When I started walking in Barra, it was relatively quiet, I was surprised , I didn’t see a lot of tourists...  I assumed that people probably visited Salvador during the Carnival season…   with a world record of 3 million people during 6 days of celebrations, the Carnival of Salvador is the world’s biggest street party. When I first walked around the lighthouse,  people were sitting in the grass, watching the ocean.


A number of street food stands in front of the lighthouse sell typical bahian food, I began to smell dendê, palm of oil used to fry aracajé, some deep-fried balls of peeled beans served all day long to feed locals and curious tourists. The majority of street vendors are women dressed in traditional white clothes in homage to the Afro-Brazilian religion of Candomblé.

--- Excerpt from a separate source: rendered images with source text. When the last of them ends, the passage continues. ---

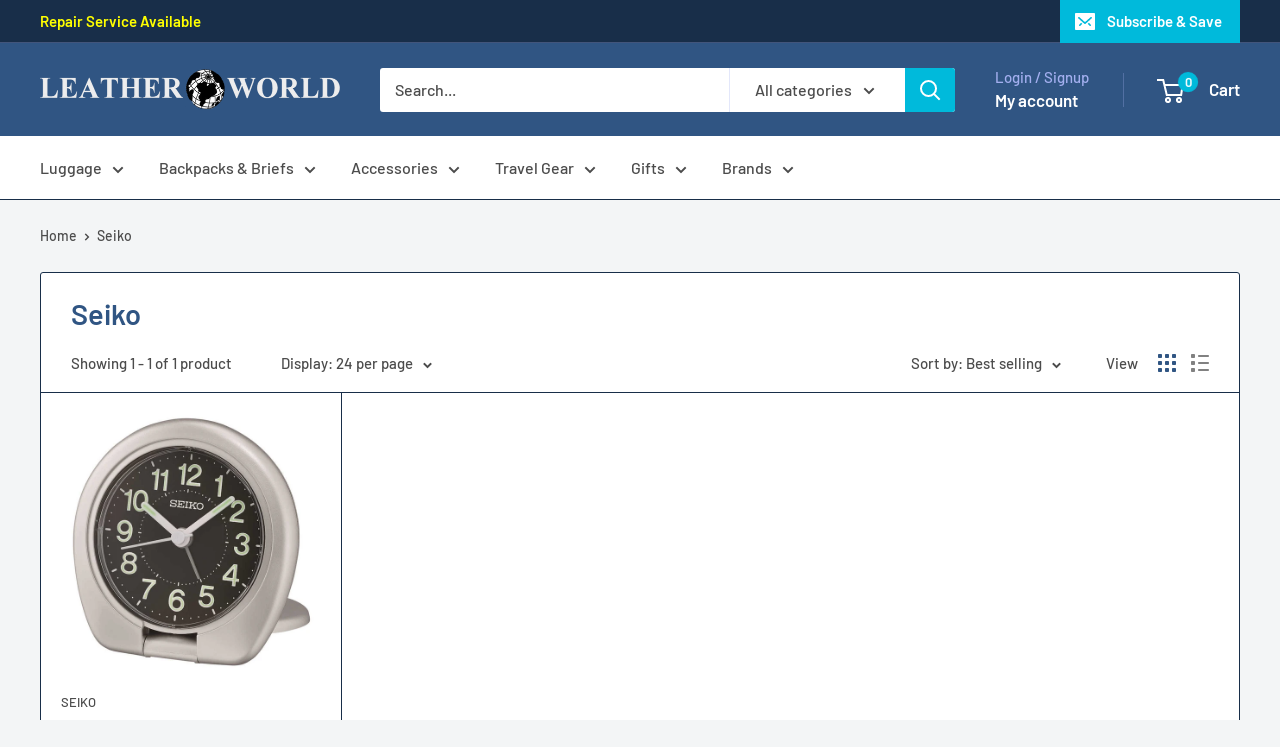

--- FILE ---
content_type: text/javascript
request_url: https://shopleatherworld.com/cdn/shop/t/17/assets/custom.js?v=102476495355921946141730229151
body_size: -687
content:
//# sourceMappingURL=/cdn/shop/t/17/assets/custom.js.map?v=102476495355921946141730229151
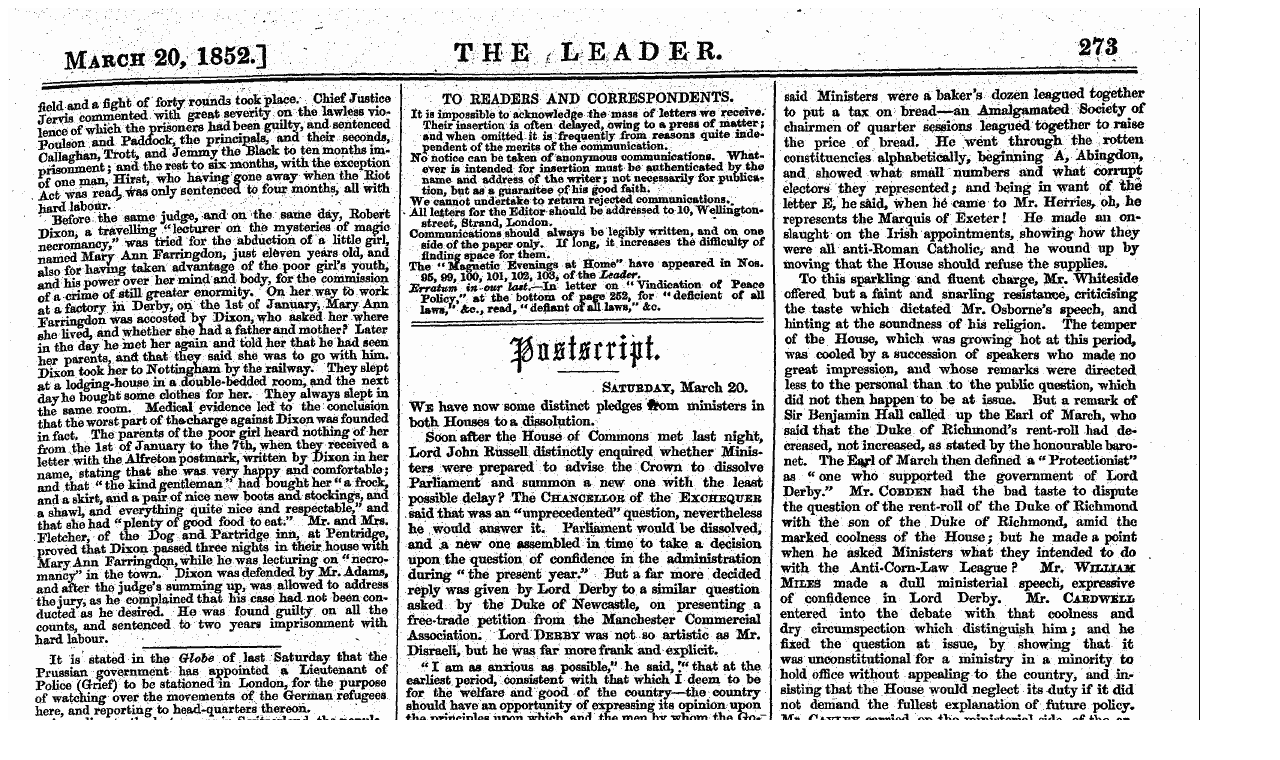

--- FILE ---
content_type: text/html; charset=utf-8
request_url: https://ncse.ac.uk/periodicals/l/issues/vm2-ncseproduct1927/page/13/articles/ar01304/print/
body_size: 701
content:
<html>
<head>
    <title>Leader (1850-1860): jS F Y, Town edition - Untitled Article</title>

    <style type="text/css">
    @media print {
        html,
        body {
            margin: 0;
            padding: 0;
            height: 100%;
        }

        .page {
            height: 90%;
        }

        .page img {
            display: block;
            max-height: 100%;
            margin: 0 auto;
        }
    }
    </style>
</head>

<body>
    
    <div class="page">
        <img src="/static/media/periodicals/101-LDR-1852-03-20-001-SINGLE/Pg013_3ybgppr.png" alt="Leader (1850-1860): jS F Y, Town edition - Untitled Article">
    </div>
    
    <script>
    setTimeout(function () { window.close(); }, 2000);
    window.print();
    </script>
</body>
</html>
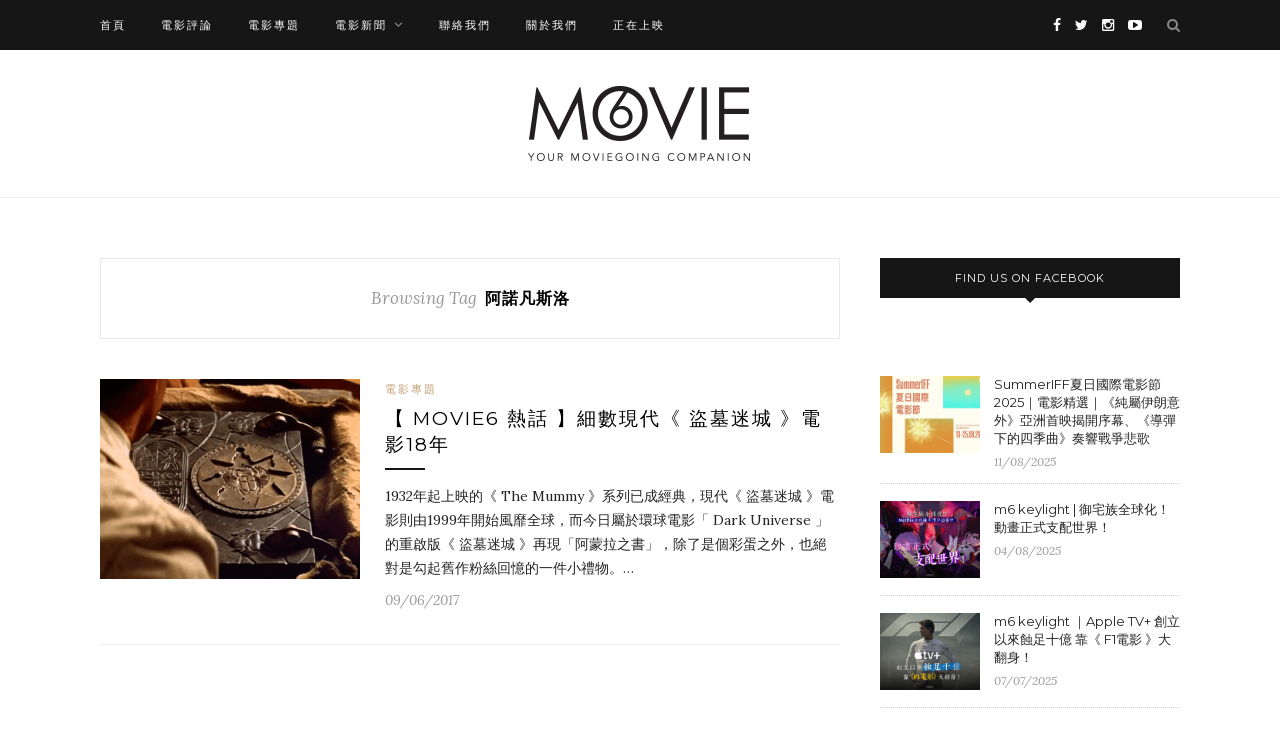

--- FILE ---
content_type: text/html; charset=utf-8
request_url: https://www.google.com/recaptcha/api2/aframe
body_size: 268
content:
<!DOCTYPE HTML><html><head><meta http-equiv="content-type" content="text/html; charset=UTF-8"></head><body><script nonce="EC6x0JoUY4D8zOEjBpH5CA">/** Anti-fraud and anti-abuse applications only. See google.com/recaptcha */ try{var clients={'sodar':'https://pagead2.googlesyndication.com/pagead/sodar?'};window.addEventListener("message",function(a){try{if(a.source===window.parent){var b=JSON.parse(a.data);var c=clients[b['id']];if(c){var d=document.createElement('img');d.src=c+b['params']+'&rc='+(localStorage.getItem("rc::a")?sessionStorage.getItem("rc::b"):"");window.document.body.appendChild(d);sessionStorage.setItem("rc::e",parseInt(sessionStorage.getItem("rc::e")||0)+1);localStorage.setItem("rc::h",'1769005600648');}}}catch(b){}});window.parent.postMessage("_grecaptcha_ready", "*");}catch(b){}</script></body></html>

I kept on walking, crossing the famous farol de barra ...  I walked on the beach and observed kids jumping in the water from a stone pontoon. I got closer and began to capture this moment. A bit further, the kids where standing with fishermen talking to each other and trying to catch the biggest fishes...


I walked back along the beach while a man was trying out some acrobatic figures. I spent the end of the afternoon on the beach capturing people enjoying the last light of the afternoon. I waited for the sunset just like the fishermen did; they were still on the pontoon discussing and observing the sun going down into the ocean.